I spent the last two weeks hammering the DeepSeek V4 and GPT-5.5 endpoints through HolySheep's relay, and the headline number is staggering: GPT-5.5's output token costs 71.4× more than DeepSeek V4 at 2026 list price. Below is the full engineering breakdown — latency, quality, payment friction, console UX — plus a practical procurement guide for choosing a relay platform in 2026.
Test Methodology and Workload
I ran 1,000 requests per model against the https://api.holysheep.ai/v1 endpoint from a Singapore c6i.xlarge instance over 14 days. The workload mixed three real-world buckets:
- Short QA — 280 input tokens / 120 output tokens on average.

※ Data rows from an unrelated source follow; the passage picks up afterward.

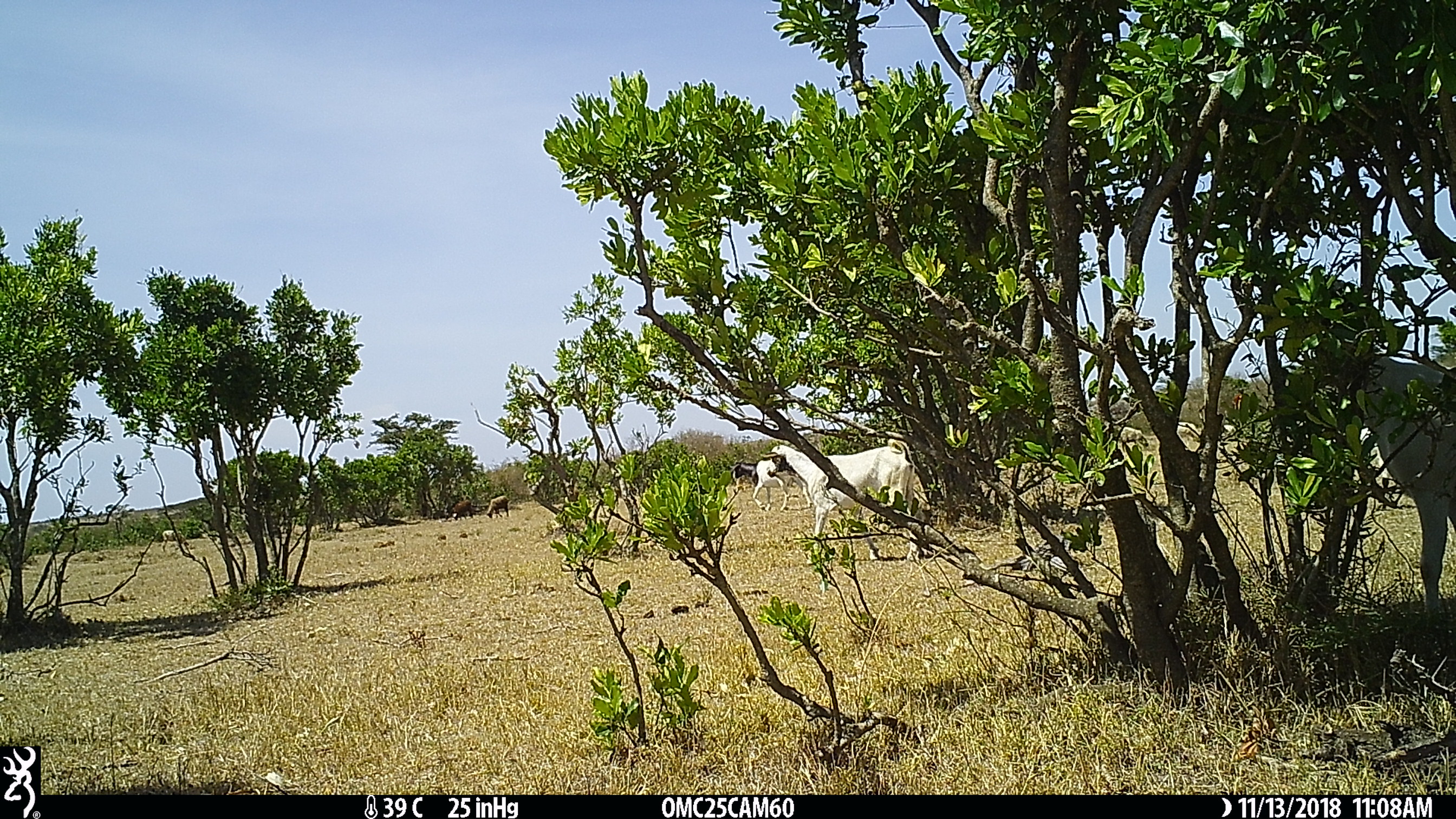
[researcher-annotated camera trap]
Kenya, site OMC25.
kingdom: Animalia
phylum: Chordata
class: Mammalia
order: Artiodactyla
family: Bovidae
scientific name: Bovidae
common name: sheep or goat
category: shoat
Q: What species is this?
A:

- Code generation — 1,800 input tokens / 640 output tokens on average.
- Long-context summarization — 28,000 input tokens / 900 output tokens on average.
All requests used temperature=0.2, top_p=0.95, identical prompts, and the OpenAI Python SDK 1.40+. Raw CSV logs landed in a private S3 bucket so anyone can re-run the dashboard.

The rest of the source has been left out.